When overspread by extreme vice --like a tree by a vine-- you do to yourself what an enemy would wish. -Dhammapada, 12
Don't you understand (man) universal law? What you throw out comes back to you, star. -Lauryn Hill, "Lost Ones"
Flashback. Senior year of undergrad. For the first time in my tenure at Rutgers, I was sharing a classroom with a number of my closest friends. We were all enrolled in a discussion seminar whose the purpose was to provide support for us during every stage of the writing of our honors theses. Generally, the class took a conversational tone, allowing us to converse easily about the progress we'd made in our research and the challenges that we faced.
True to form, I imagined myself to be at the head of the class. I'd already completed a 10-week summer research program at a prestigious university and worked with a faculty member to generate the 20-paged critical essay that was to serve as the first chapter of my thesis. All that to say - I was further along in the process than most of my peers.
So, when presentation day rolled around, I was fairly confident that my research would be more developed and polished than that of my peers. This was a good thing, as presentation day -with its goal of preparing us for the crticisms that might be issued when we actually defended our theses to the public- carried with it fears of embarrasment and public humiliation. Presentation day provided the more sadistic amongst us with a guilty pleasure, allowing us to harp upon the shortcomings or short-sightedness of another's project under the innocuous guise of playing devil's advocate. In no uncertain terms, it was an opportunity to be mean.
I leaned back in my chair to see what my less-studious peers would come up with. Before long, it became clear to me that less-studious was an understatement. "Is she serious? How ridiculously broad is that topic?" "Lord, if another student of color proposes a project about perceptions of race..." Self-satisfied and judgmental, I was less than impressed with the work of my peers. I kept my thoughts to myself, though. They needed the help of professionals, and I had my own presentation to worry about.
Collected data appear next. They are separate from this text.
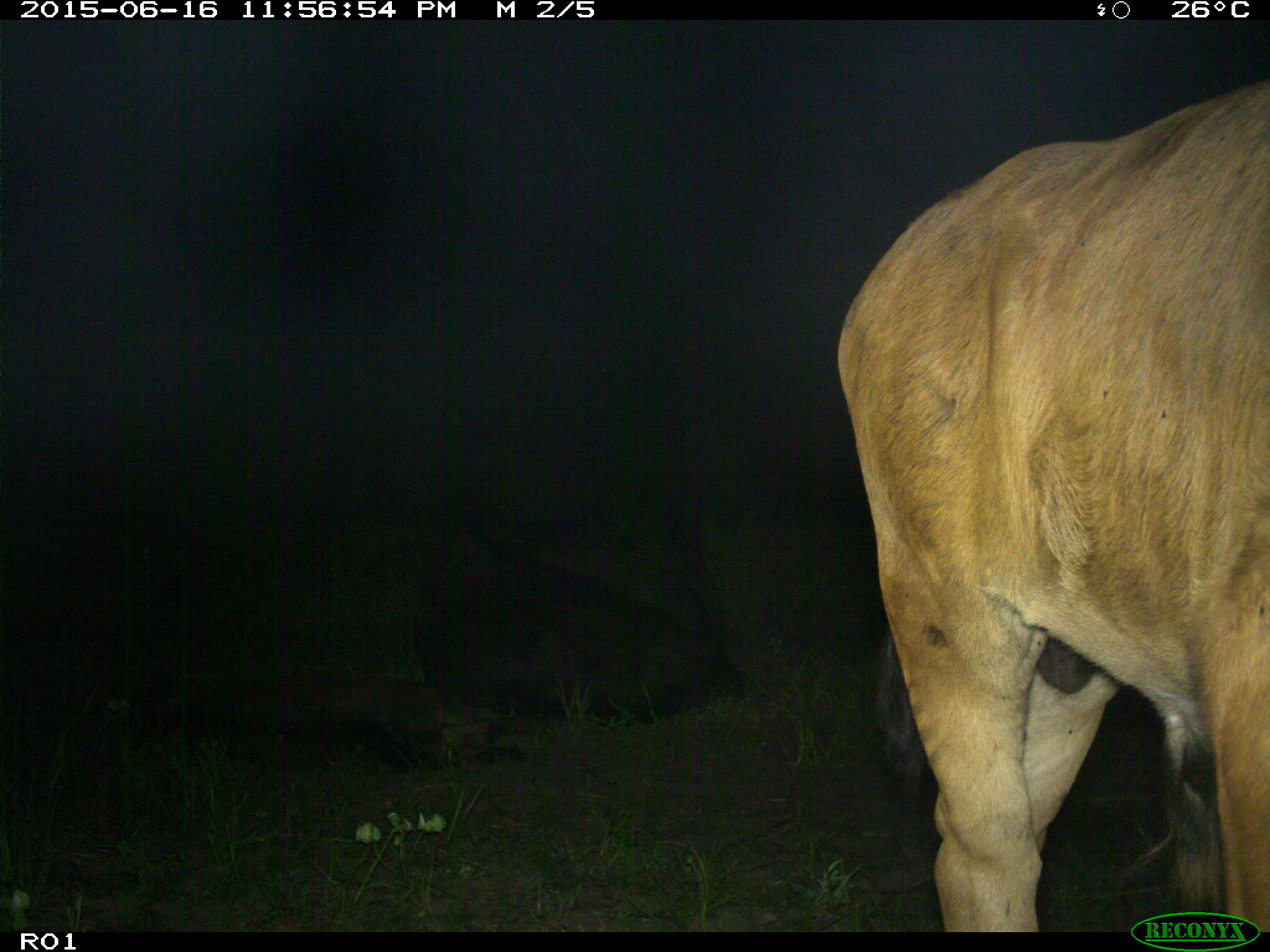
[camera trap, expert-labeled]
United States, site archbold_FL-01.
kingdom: Animalia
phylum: Chordata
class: Mammalia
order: Artiodactyla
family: Bovidae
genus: Bos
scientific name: Bos taurus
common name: domestic cow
Bos taurus (domestic cow).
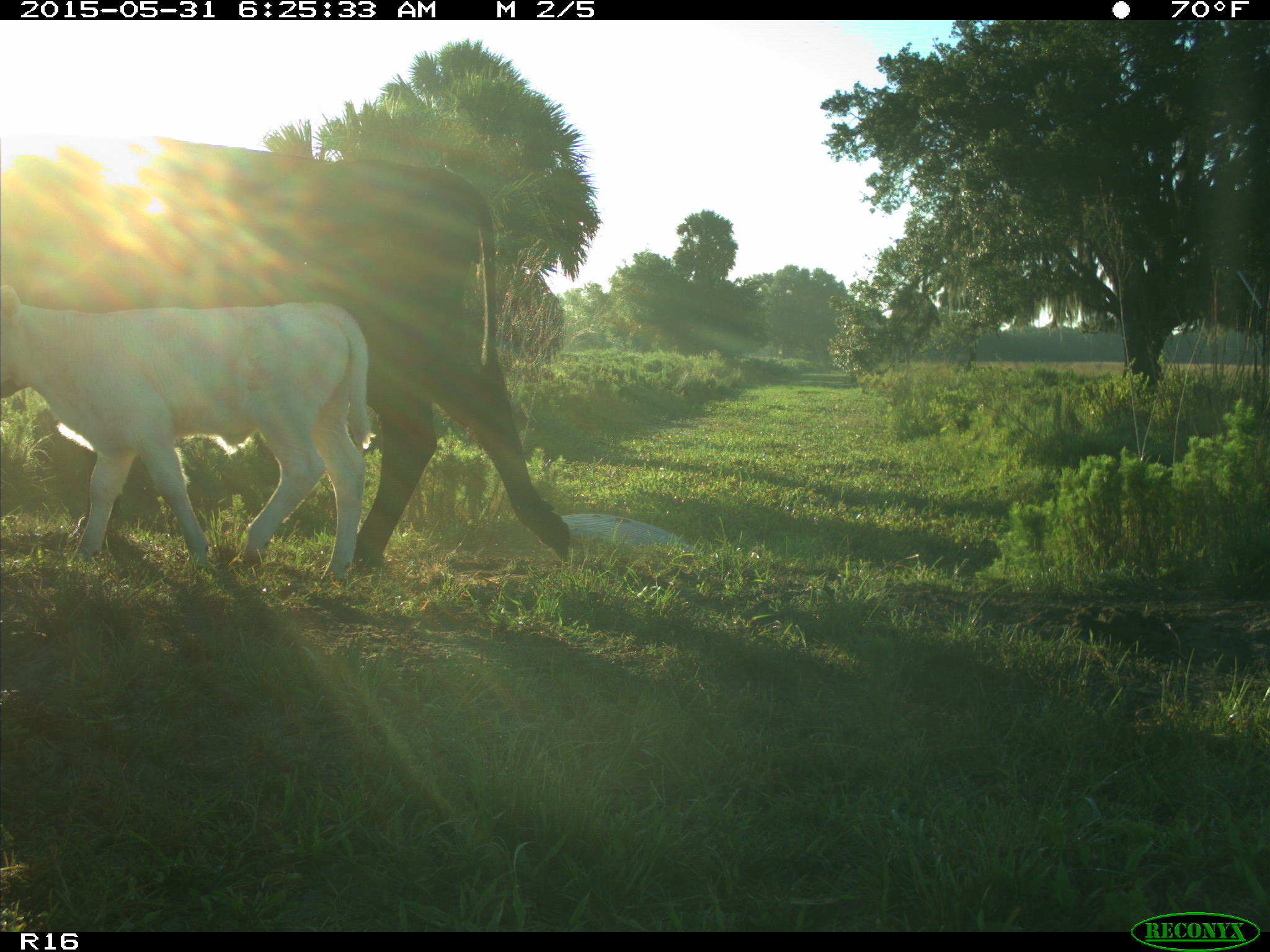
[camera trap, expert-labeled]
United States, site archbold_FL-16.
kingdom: Animalia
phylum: Chordata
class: Mammalia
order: Artiodactyla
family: Bovidae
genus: Bos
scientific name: Bos taurus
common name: domestic cow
Bos taurus (domestic cow).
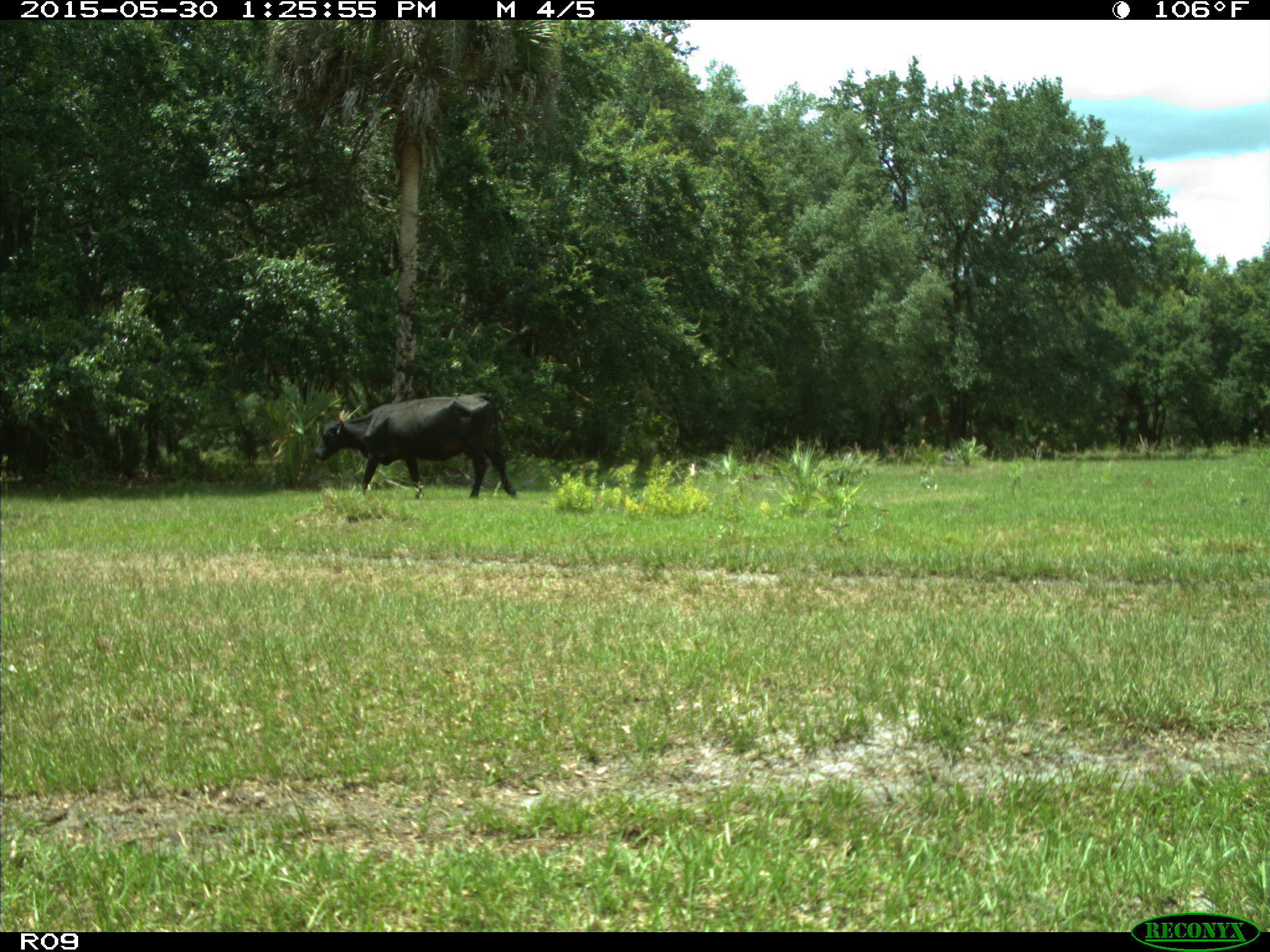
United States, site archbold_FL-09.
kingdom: Animalia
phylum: Chordata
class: Mammalia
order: Artiodactyla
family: Bovidae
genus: Bos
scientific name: Bos taurus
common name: domestic cow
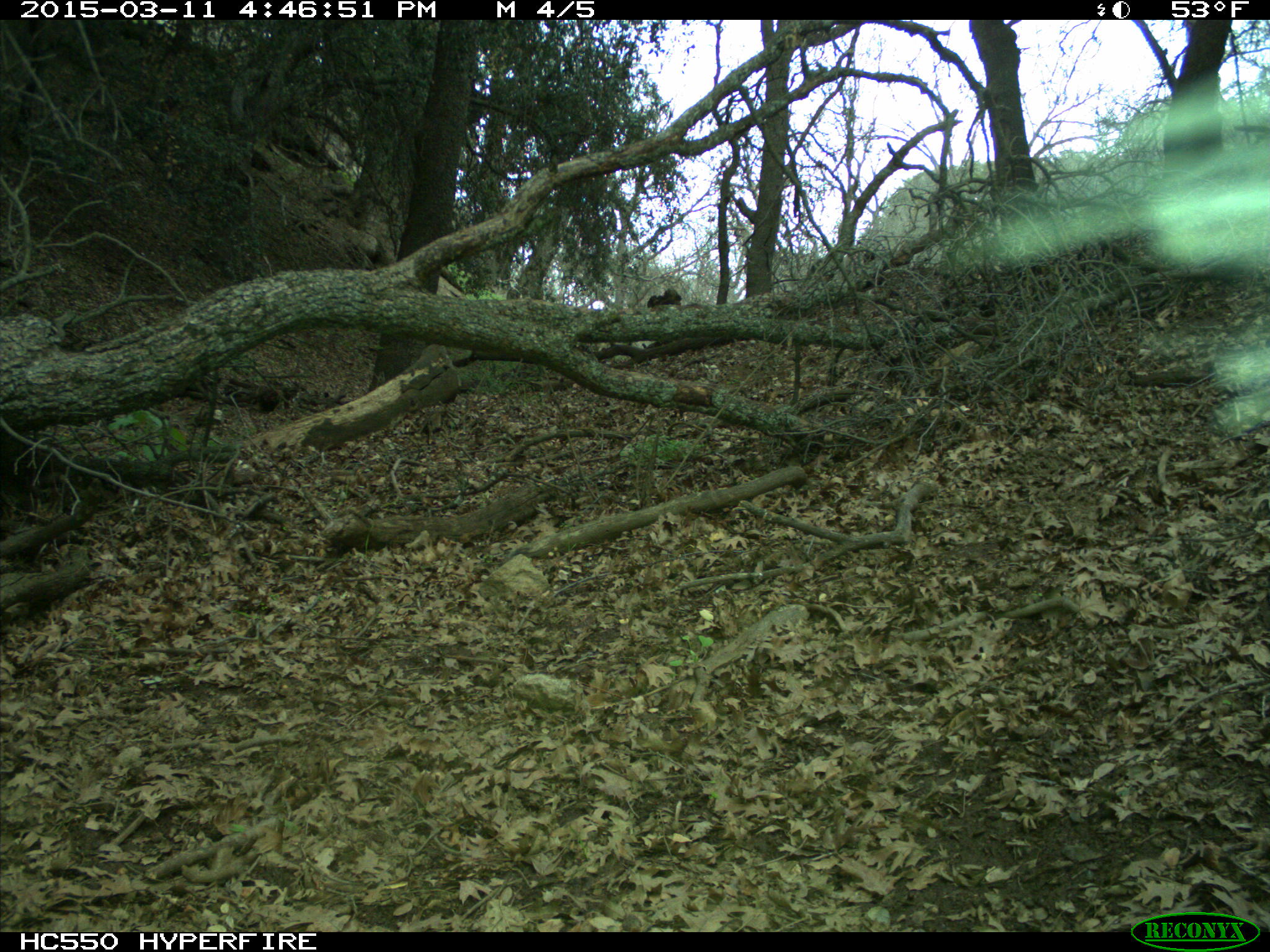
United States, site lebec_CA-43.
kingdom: Animalia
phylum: Chordata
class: Mammalia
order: Artiodactyla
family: Bovidae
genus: Bos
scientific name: Bos taurus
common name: domestic cow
As my turn neared, my emotional climate changed dramatically. Though I'd prepared extensively, I was wrought with doubt. "What if they ask me about a text I hadn't read? What if there was some gaping oversight that I couldn't explain? What if I stuttered? My heart raced. Palms sweated. Hands shook.
Though my presentation evinced a polished project, it also showed that I myself was a mess.
Years later, I'd come to realize that this was a lesson in karmic energy. You see, some believe that karma is a force that's "out to get you". "Karma's a bitch" or "karma will get you back tenfold", they say.
I've learned that karma is the universe's way of bringing you face to face with the energy you've put out. Karma is not a bitch and karma is not punitive. In this situation, karma saw to it that I should have a fuller understanding of the ramifications of my self-satisfied and mean-spirited regard for the work of my peers.
Although I had every reason to be confident with my presentation, I was terrorized by the thought that someone might critique me in a spirit of cattiness or with an air of superiority. And how did this image of judgement enter into my sphere of possibility? How did it breach the boundaries of my imagination? Why, because I knew that there was at least one person in the room capable of generating that energy! Someone arrogant enough to silently belittle my work while I struggled to communicate my thoughts. That person was me.
Quite simply, my spirit was shaked when it was confronted by the ghost of my own negativity. I simply could not handle the energy that I myself had created.
I am quite confident that had I not created and released into the universe so much spite and dismissal, the preoccupation with being judged too harshly by my peers with would have never entered my mind. On that day, I got the first whiff of my own toxic energy and, reader, believe me when I say it tore me up.
A lesson learned. Since then, I've endeavored to generate only the kind of energy that I wouldn't mind returning to me. Present unto the universe that which I would have the universe present unto me.